* _Problem to solve_
Please answer from the Gibraltar travel piece below: what kind of rock is the Rock of Gibraltar described as a huge lump of?

* _Document passage_

Gibraltar is an intriguing blend of old British colonialism and Spanish pride, writes Tim Pile
The top of the Rock? You'll do it in a couple of hours,' a cafe owner assures me when I ask about hiking up the local landmark. 'Make sure you give me a wave when you get there.'
Walking up to the highest point in Gibraltar is strenuous but satisfying. Southern Iberia unfurls below and coastal towns shimmer in the heat haze all the way to Malaga. In the opposite direction, the outline of Morocco suggests intrigue. Barbary apes shadow my ascent, melting into the foliage when I approach them.
Anchored at the entrance to the Mediterranean Sea, the Rock of Gibraltar is a huge lump of limestone that's a bastion of Britishness still subject to a disputed claim by Spain. It's where tapas meets toad-in-the-hole.
Homesick Britons drive down to the colony from the Costa del Sol to stock up on essentials from home and can be back in Torremolinos in time for lunch.
Few tourists stray the couple of hundred metres into the Spanish settlement beside the border.
At first glance, La Linea de la Conception is an unexceptional blue-collar town, spoiled by unattractive high rise apartments. However, the Spanish gateway serves as a perfect foil to Gibraltar. La Linea offers plenty of distractions. There's an impressive selection of museums and a crowded calendar of Andalusian festivals to enjoy throughout the year.

* _Dataset extract_
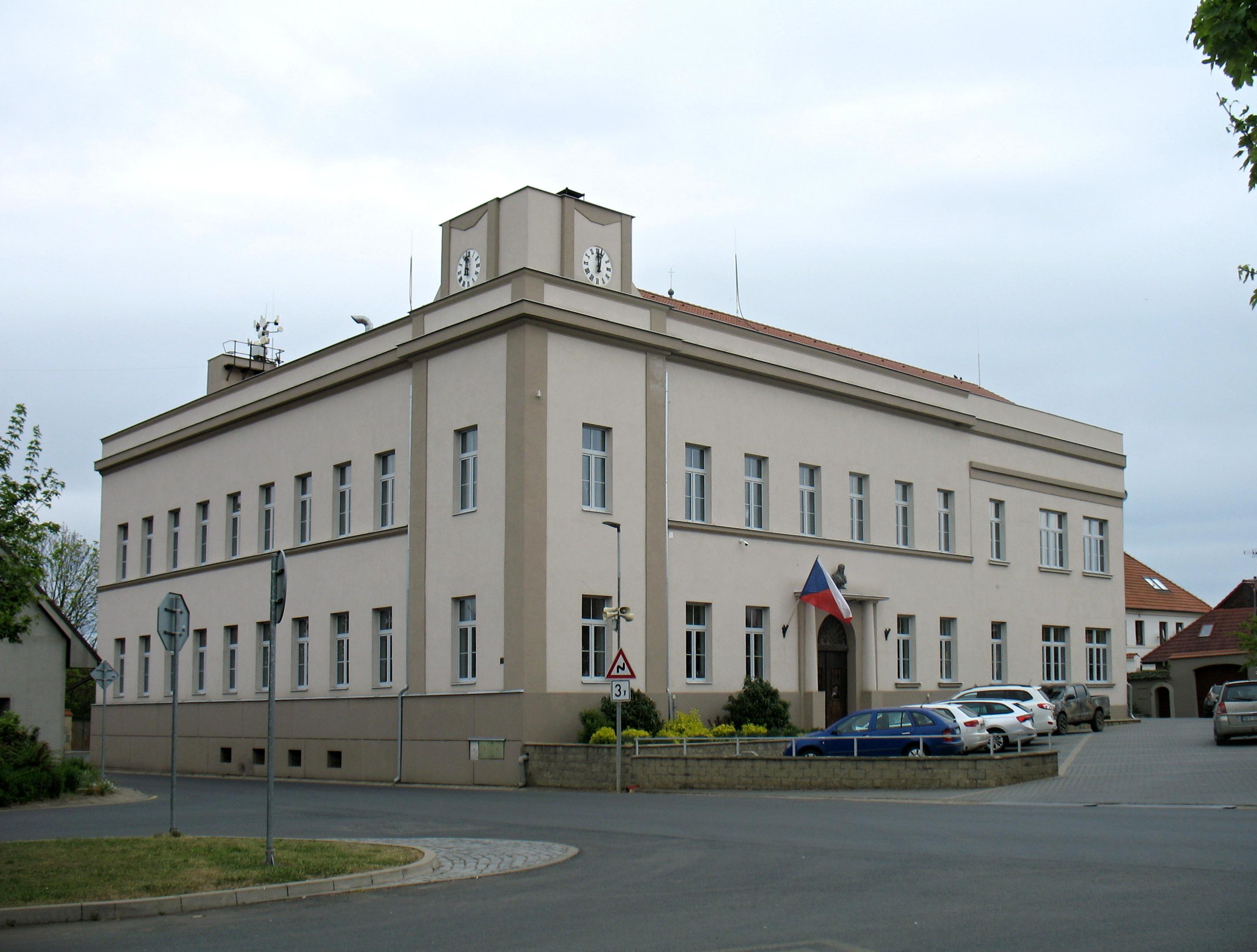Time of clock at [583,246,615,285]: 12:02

==

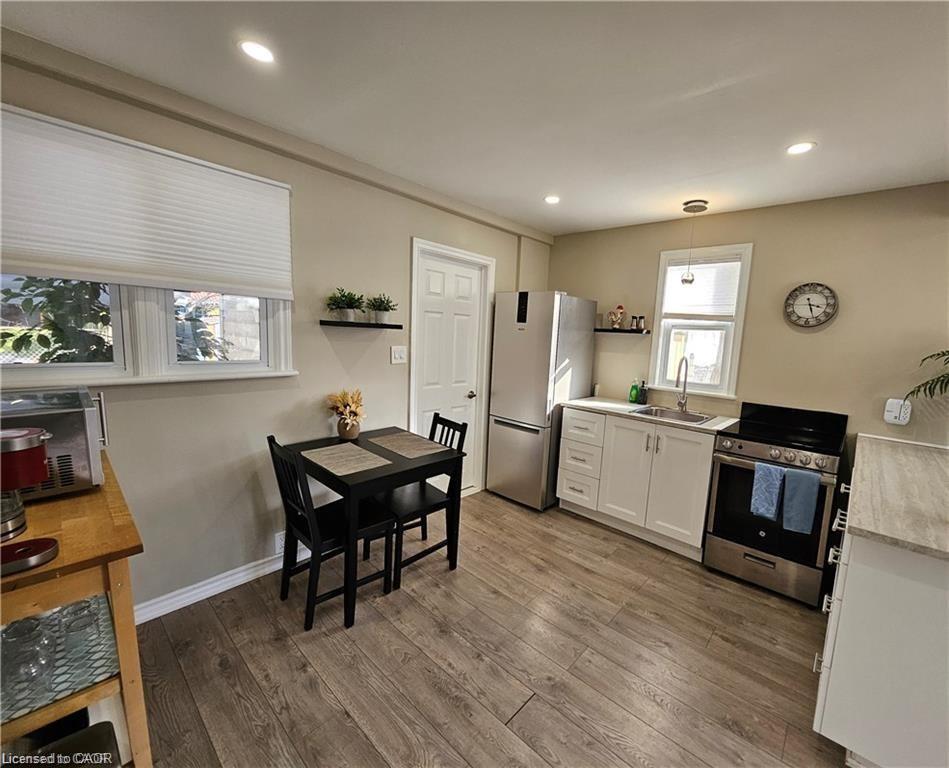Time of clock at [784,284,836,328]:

==

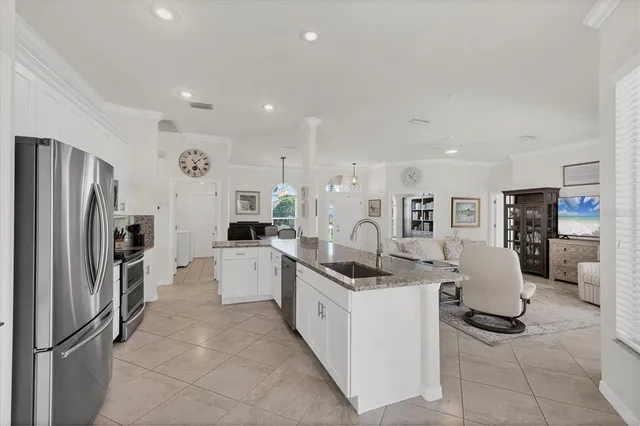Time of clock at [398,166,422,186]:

* _Exercise answer_
Limestone.